Code Writing Code

I’m not sure why I hadn’t thought of this sooner, but in a very small software company, using a code generator would not only seem to be a great time saver, but would be an invaluable tool for creating vast quantities of reusable, high quality code. This is assuming of course that you do a good job with the templates to begin with.

One of my first experiences with code generation was working at Clearwire. The web based ordering software I was working on was under the unfortunate constraint of reporting to the sales and marketing team. Reporting to either of these groups alone would be a nightmare, but at Clearwire, doubly so as they were basically the same department. Even more difficult was that I was located in Buffalo, NY while the Sales/Marketing team was  located in Dallas, Texas.

I rather clearly remember one particular nightmare I ended up getting involved in. Let me give you the short story.

Week 1:
VP: “Hey Mike, can you make up some suitable text for this web page?”
Mike: “No problem.”

Later that day:
VP: “Mike, can you change that text you made up from X to Y? I’d appreciate it, and keep up the good work.”
Mike: “Sure, and thanks!”

Week 2:
VP: “Mike, can you change the text from Y to X for me?”
Mike: “Sure, no problem.” (Heh. Should have done it my way to begin with)

Week 3:
VP: “Mike, got a favor to ask. Can you change the text from X to Y? That would be great.”
Mike: “Hmm. Well, I guess so.”

Week 4:
VP: “Mike, the text on that page gives the wrong impression to our customers, can you change it from Y to X?”
Mike: “It just was X and you had me change it.”
VP: “Really? Well, I’m sorry. Can you change it please?”
Mike: “Allright.”

Week 5:
VP: “Hey, you got a second? Can you change the text from X to Y?”
Mike: “It just was Y.”
VP: “Who told you to change it?”
Mike: “ummm. You did.”
VP: “Really? Oh, I’m sorry about that. Can you change it back please?”
Mike: “No.”
VP: “What? Why not?”
Mike: “Because I’ve got too much code to write to respond to trivial requests to change meaningless text that nobody reads anyway just because you woke up on a different side of the bed than you usually do after drinking all night and snorting pixie stix with your buddies!”

Chances are that I probably didn’t say that last sentance, but I was pretty annoyed at that point. Basically, I insisted that I wasn’t going to make any further text changes until I had it in writing from him that it was what he really wanted, because I really had too much to do to waste time on changing text every single week.

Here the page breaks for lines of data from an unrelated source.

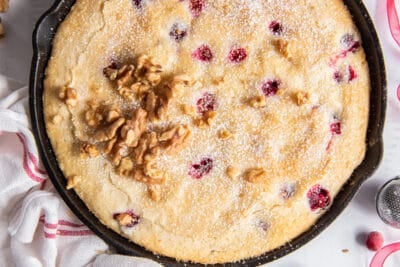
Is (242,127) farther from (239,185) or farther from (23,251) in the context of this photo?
(23,251)

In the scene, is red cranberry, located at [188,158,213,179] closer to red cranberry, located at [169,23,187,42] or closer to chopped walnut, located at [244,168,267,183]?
chopped walnut, located at [244,168,267,183]

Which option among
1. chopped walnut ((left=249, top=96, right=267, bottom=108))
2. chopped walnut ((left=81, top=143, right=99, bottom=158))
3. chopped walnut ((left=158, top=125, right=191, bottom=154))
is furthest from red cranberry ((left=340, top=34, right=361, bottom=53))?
chopped walnut ((left=81, top=143, right=99, bottom=158))

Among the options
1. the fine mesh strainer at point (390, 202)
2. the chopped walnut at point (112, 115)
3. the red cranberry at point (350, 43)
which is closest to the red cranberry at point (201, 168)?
the chopped walnut at point (112, 115)

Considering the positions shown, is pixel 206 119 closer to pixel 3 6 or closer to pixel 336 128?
pixel 336 128

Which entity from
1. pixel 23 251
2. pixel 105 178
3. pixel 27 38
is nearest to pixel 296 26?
pixel 105 178

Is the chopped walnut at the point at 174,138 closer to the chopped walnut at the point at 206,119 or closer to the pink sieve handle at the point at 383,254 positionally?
the chopped walnut at the point at 206,119

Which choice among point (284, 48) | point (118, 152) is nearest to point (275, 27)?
point (284, 48)
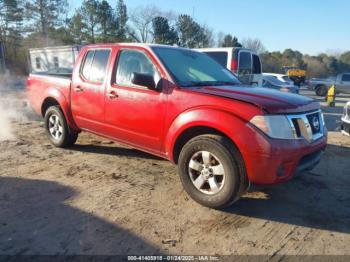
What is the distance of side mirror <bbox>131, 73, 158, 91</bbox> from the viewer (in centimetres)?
421

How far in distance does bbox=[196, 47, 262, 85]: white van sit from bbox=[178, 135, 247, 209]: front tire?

Shortly thereafter, I received a bit of an unofficial reprimand from my boss for giving the VP of Sales a hard time. Our little chat involved a discussion about how an entry level engineer should address a VP of the company with respect, no matter how stupid he’s being at the time, after which I can bring my concerns up with my boss who will address it with his boss, who will address it with the VP in a social environment of beer and pixie stix so as not to damage his frail little ego.

Fortunately, my point was well taken, I was not formally reprimanded, and future changes were submitted in writing. Apparently, it was my tone that was ill taken. I took it as a valuable lesson about how to reprimand your superiors for excessive stupidity.

Even so, when I was tasked with rewriting the application quite some time later, I built templates that would regenerate the application UI by tweaking configuration files and then running a script. I always found it an impressive little design I had come up with. Code that writes code. Very spiffy!

Of course, whenever you write any code, you’re writing code that writes code because it eventually compiles into machine code. But that’s really not quite the same thing as ‘code that writes code’. Converting to machine code is merely compiling the source code you’ve written into something the machine can understand.

On the other hand, a true code generator will operate from a set of widgets to generate structured code that is useable in other applications, either directly, or as a library that is compiled after being generated.

There are a lot of subtleties that I’m intentionally glossing over. For example, would software that unrolls the loops in javascript to make the page load and execute the javascript faster considered a code generator? Probably not, and definately not in my book.

Would that really work anyway because the load time of the page would be increased in direct proportion to the number of loops that are unrolled, forcing the javascript parser to take longer to parse, load and exacute said javascript? No, probably not. Don’t laugh, I’ve seen this suggested, and no it didn’t actually work.

The fact is that a good code generator equipped with the right generation templates can save you a ton of time and development costs. How much you ask? Well, this month I’ve been doing a lot of research on code generators. So much research in fact that I’ve been seriously neglecting this blog.

As a one person startup company (soon to be expanding! woohoo!), it’s really hard to do everything, so any edge that you can find to get more done in less time is a welcome addition. This includes everything from outsourcing, automation, and yes, code generation.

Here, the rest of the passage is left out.